W. K. Chuang1,2, Y. S. Kao3, Y. T. Liu4,5, and C. Y. Lee3,6; 1Department of Radiation Oncology, Shuang Ho Hospital, Taipei Medical University, New Taipei, Taiwan, 2Department of Biomedical Imaging and Radiological Sciences, National Yang Ming Chiao Tung University, Taipei, Taiwan, 3Department of Radiation Oncology, Taoyuan General Hospital, Ministry of Health and Welfare, Taoyuan, Taiwan, 4Division of Radiation Oncology, Department of Oncology, National Taiwan University Hospital Yunlin Branch, Yunlin, Taiwan, 5Department of Biomedical Engineering, National Taiwan University, Taipei, Taiwan, 6Department of Biomedical Engineering, National Yang Ming Chiao Tung University, Taipei, Taiwan
Purpose/Objective(s): ChatGPT has been increasingly applied to medical fields, but yet to be validated for its performance in this aspect. Our study aims to assess the practicality and correctness of ChatGPT-4s answers to clinical inquiry in radiation oncology, and to identify the types of mistakes in incorrect answers. Materials/
Methods: 164 expert-formulated questions covering representative professional domains (Clinical_G: knowledge on standardized guidelines; Clinical_C: complex or controversial clinical scenarios; Nursing: nursing and health education; Technology: Radiation technology, physics, and dosimetry) and cancer types were presented to ChatGPT-4. Each ChatGPT-4’s answer was graded as 1 (Directly applicable to clinical scenarios), 2 (Correct but inadequate), 3 (Mixed with correct and incorrect information), or 4 (Completely incorrect).
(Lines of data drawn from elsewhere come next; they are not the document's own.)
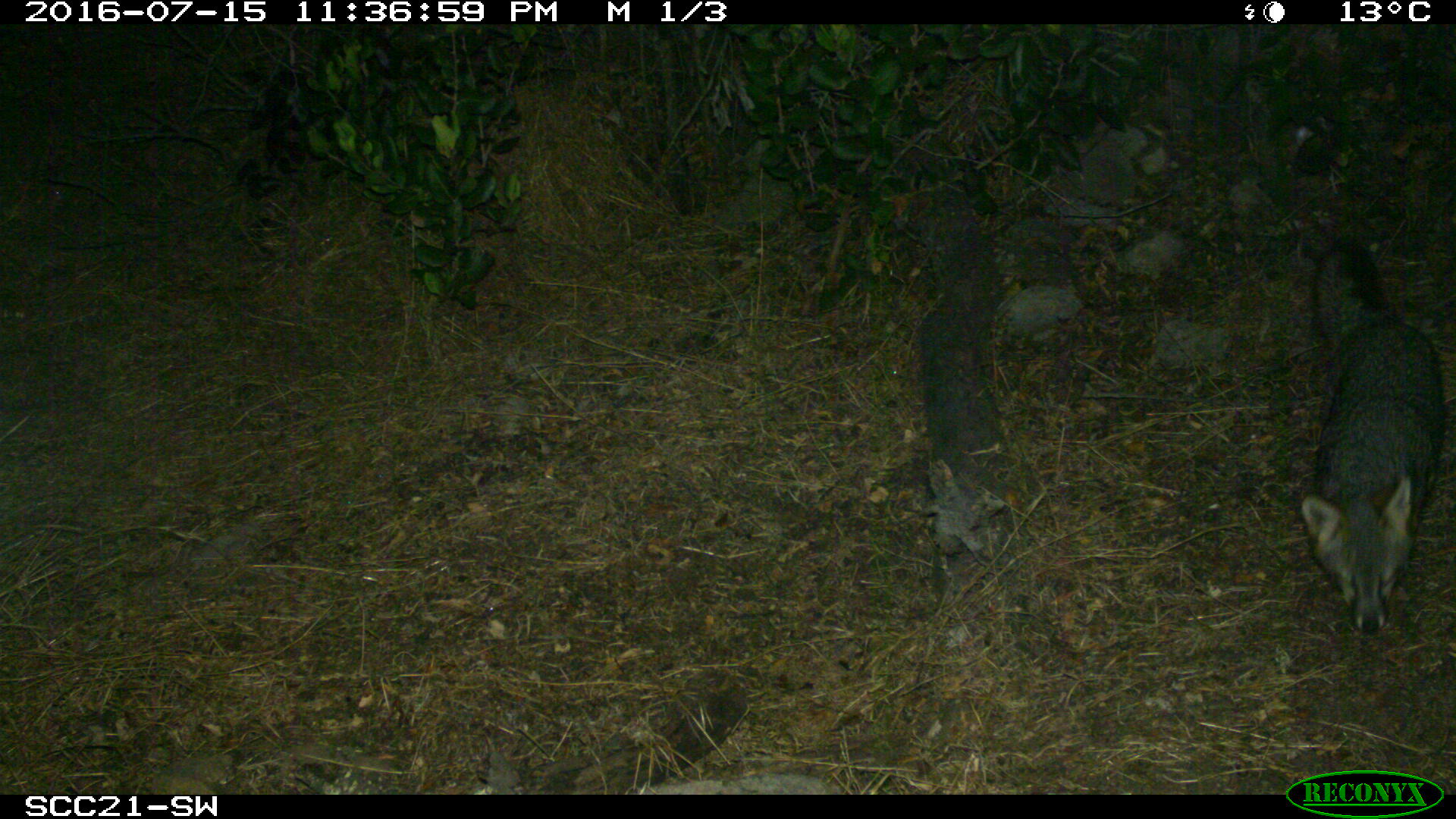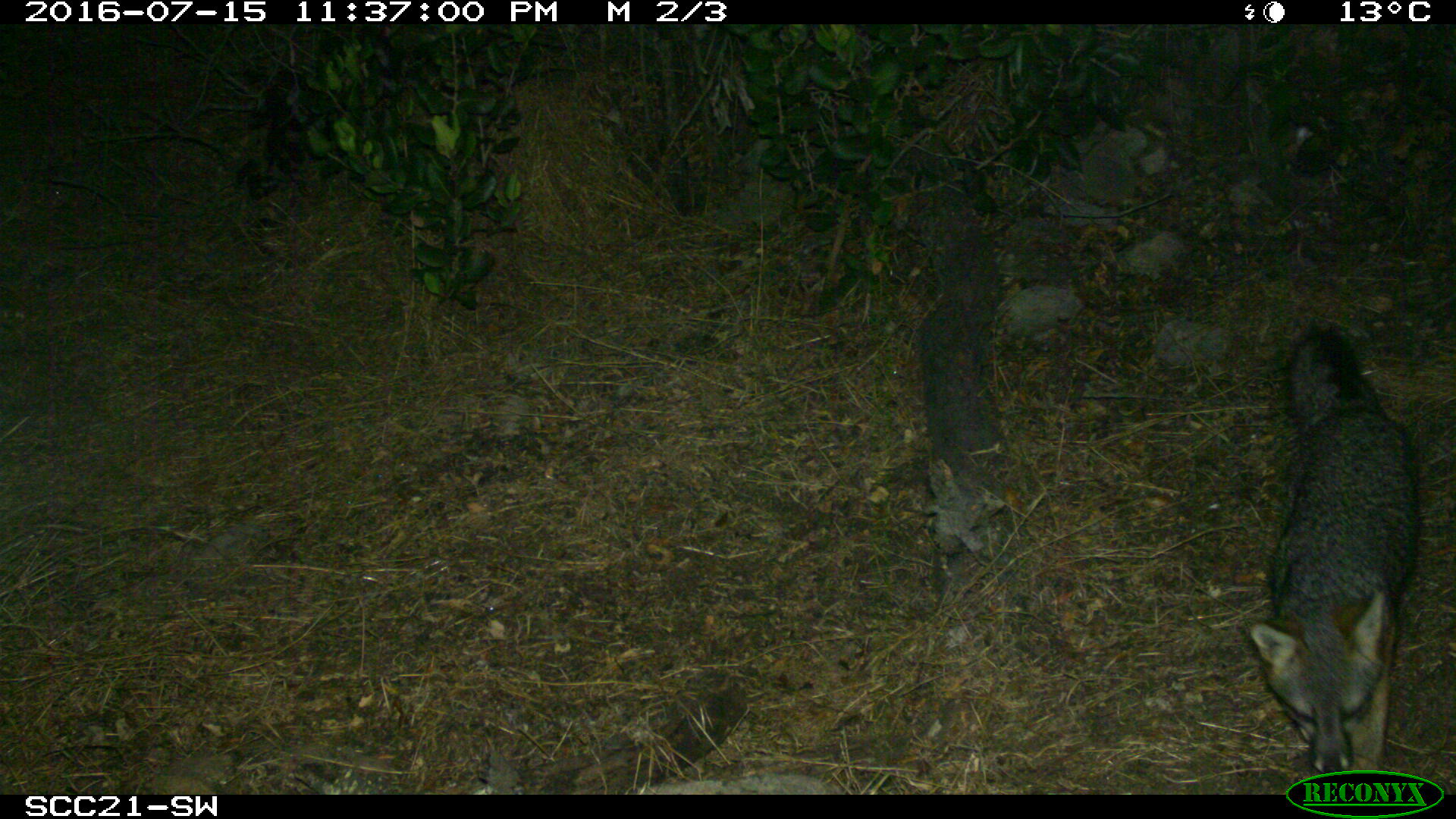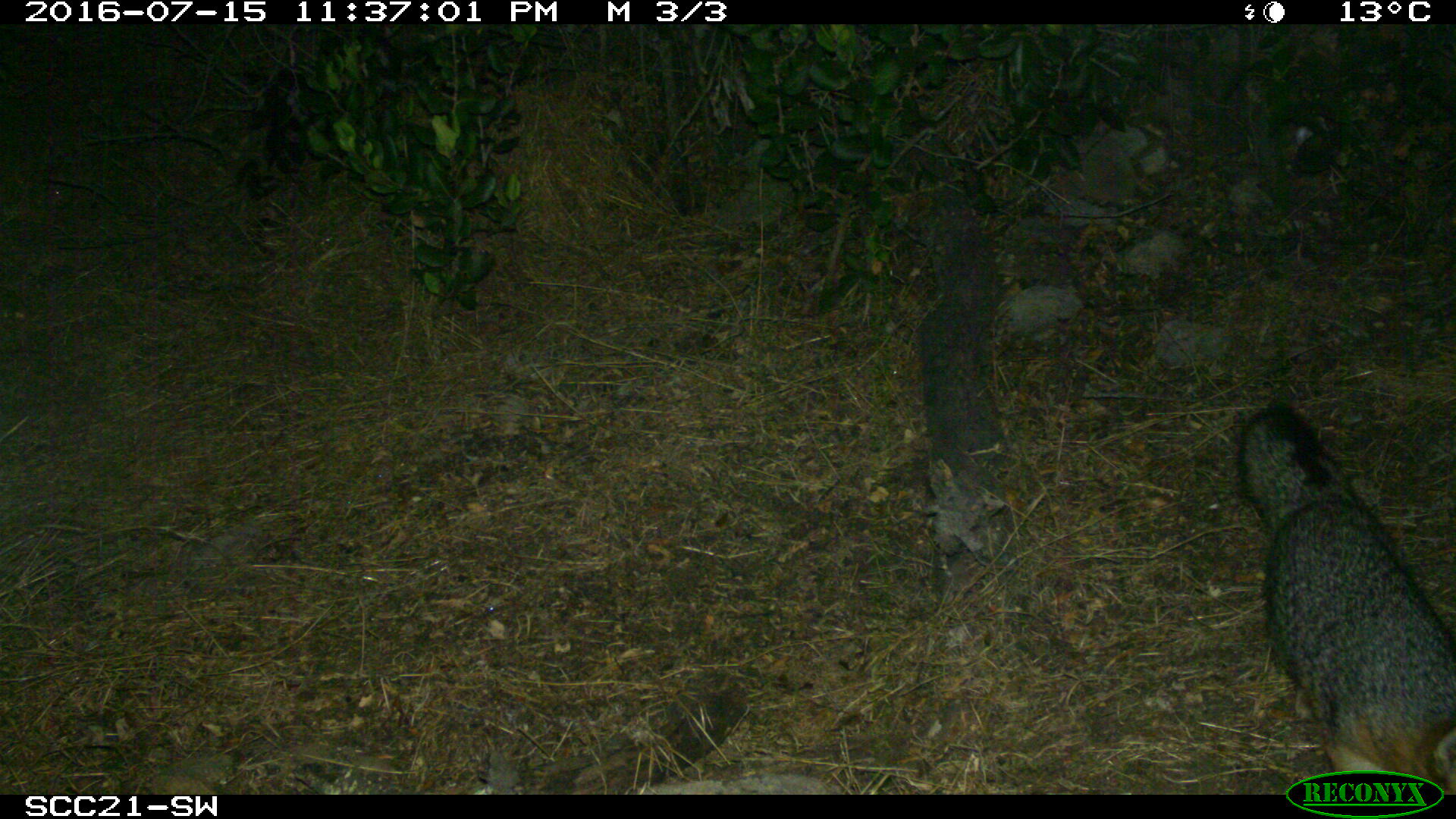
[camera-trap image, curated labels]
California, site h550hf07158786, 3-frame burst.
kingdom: Animalia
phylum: Chordata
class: Mammalia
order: Carnivora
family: Canidae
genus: Urocyon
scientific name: Urocyon littoralis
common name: island fox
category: fox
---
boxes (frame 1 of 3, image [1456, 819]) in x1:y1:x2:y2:
fox: 1294:243:1442:633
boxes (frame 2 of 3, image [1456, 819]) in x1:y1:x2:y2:
fox: 1244:331:1417:792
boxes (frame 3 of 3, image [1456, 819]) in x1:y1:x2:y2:
fox: 1237:403:1455:795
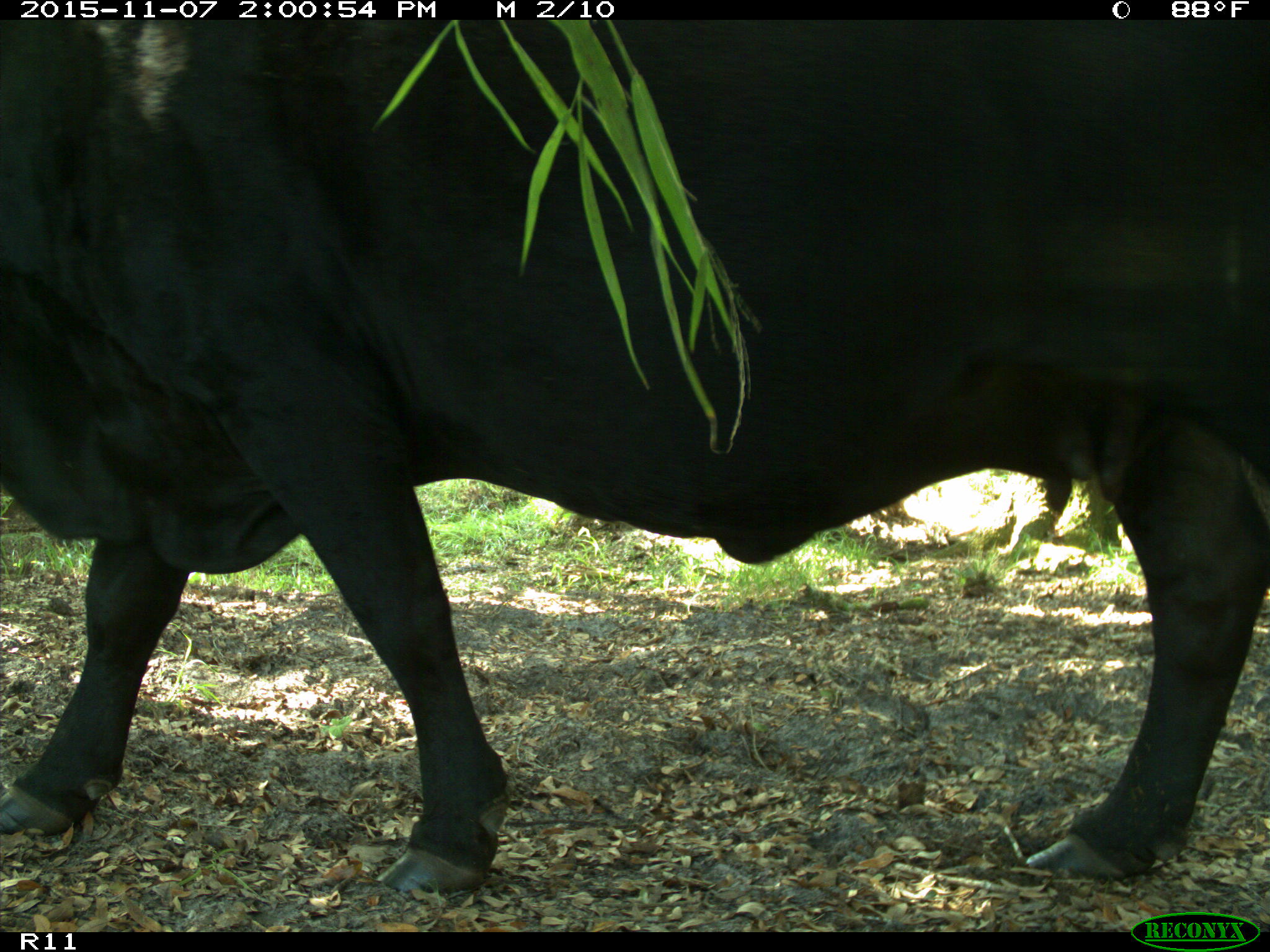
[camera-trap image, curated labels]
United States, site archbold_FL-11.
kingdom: Animalia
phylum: Chordata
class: Mammalia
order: Artiodactyla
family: Bovidae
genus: Bos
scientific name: Bos taurus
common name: domestic cow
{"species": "Bos taurus (domestic cow)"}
Incorrect answers (Grade 3 or 4) were further analyzed for the error types. Results: 73.17% of ChatGPT-4’s answers were judged as Grade 1, 16.46% as Grade 2, 9.76% as Grade 3, and only 0.61% as Grade 4. Regarding the practicality of ChatGPT-4, the proportions of answers that were clinically applicable (Grade 1) were significantly associated with professional domains but not with cancer types. There were more Grade 1 answers in Nursing (91.89%) and Clinical_G (82.22%) domains than those in Clinical_C (54.05%) and Technology (64.44) domains. 89.63% of answers were correct (Grade 1+2); the proportions of correct answers were universally high across all professional domains and cancer types. The predominant error types in incorrect answers included "adding incorrect details to a generally correct answer", "misreading articles or guidelines", "missing crucial items" and "inaccurate calculations or geometrical assessments in dosimetry". Conclusion: In radiation oncology, ChatGPT-4 could be a supportive inquiry resource, as its correctness in answering expert-formulated questions was validated across professional domains and cancer types. However, the practicality of its clinical application is established only in Nursing and Clinical_G domains, but not sufficiently guaranteed in Clinical_C and Technology domains. The risk of hallucinative mistakes might compromise its immediate clinical application.